- **Data section**
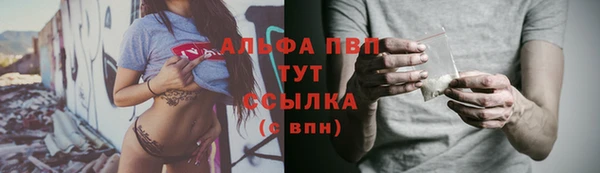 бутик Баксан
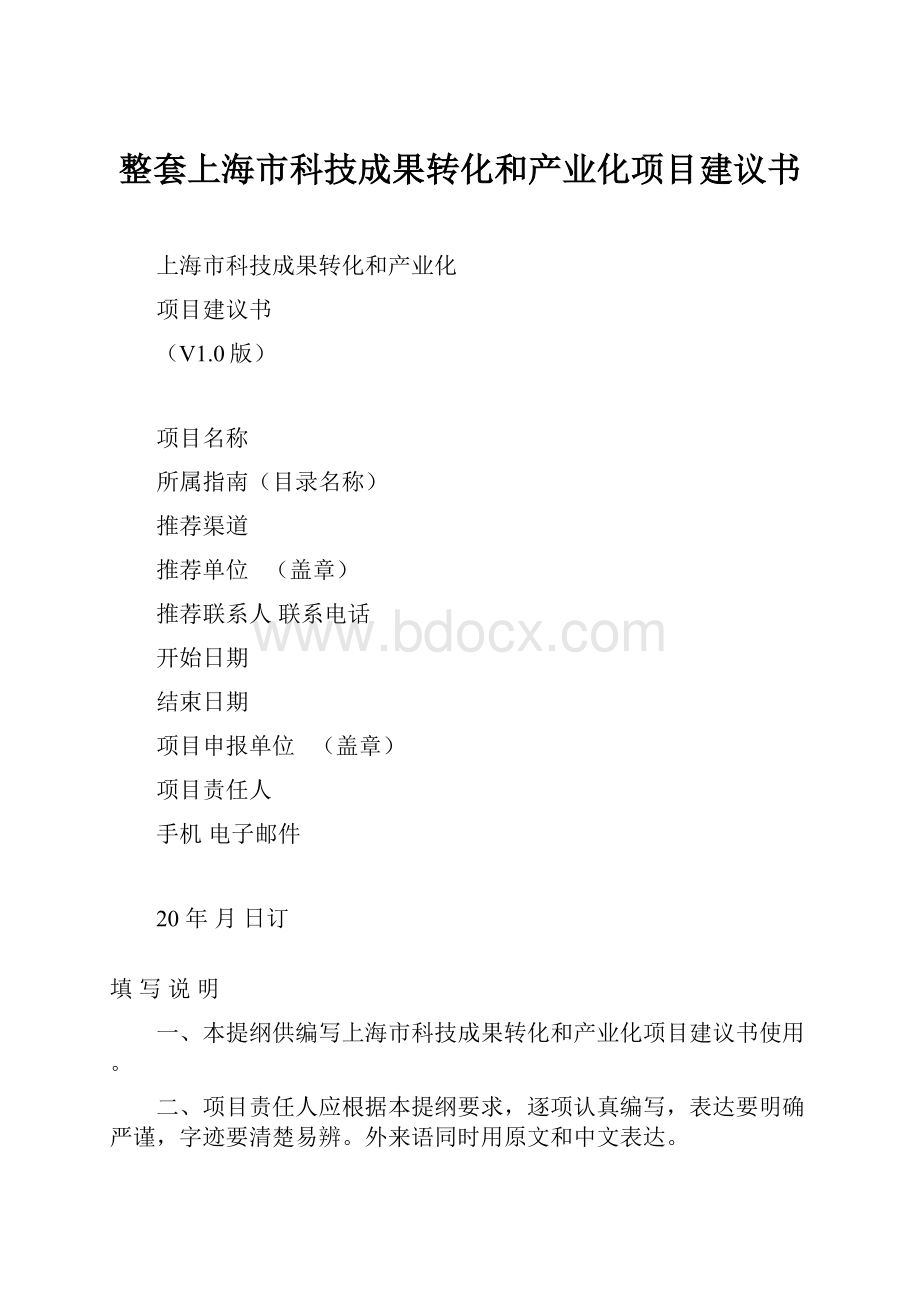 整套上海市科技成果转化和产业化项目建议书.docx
--
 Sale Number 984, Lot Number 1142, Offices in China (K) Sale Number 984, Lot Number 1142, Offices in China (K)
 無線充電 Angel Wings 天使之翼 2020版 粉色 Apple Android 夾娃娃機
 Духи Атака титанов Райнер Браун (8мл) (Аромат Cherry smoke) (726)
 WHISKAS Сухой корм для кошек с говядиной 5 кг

- **Requirement**
Report each line in the listing that contains the string "Number". Case counts, so only matches with the same capitalization qualify.

- **Answer section**
 Sale Number 984, Lot Number 1142, Offices in China (K) Sale Number 984, Lot Number 1142, Offices in China (K)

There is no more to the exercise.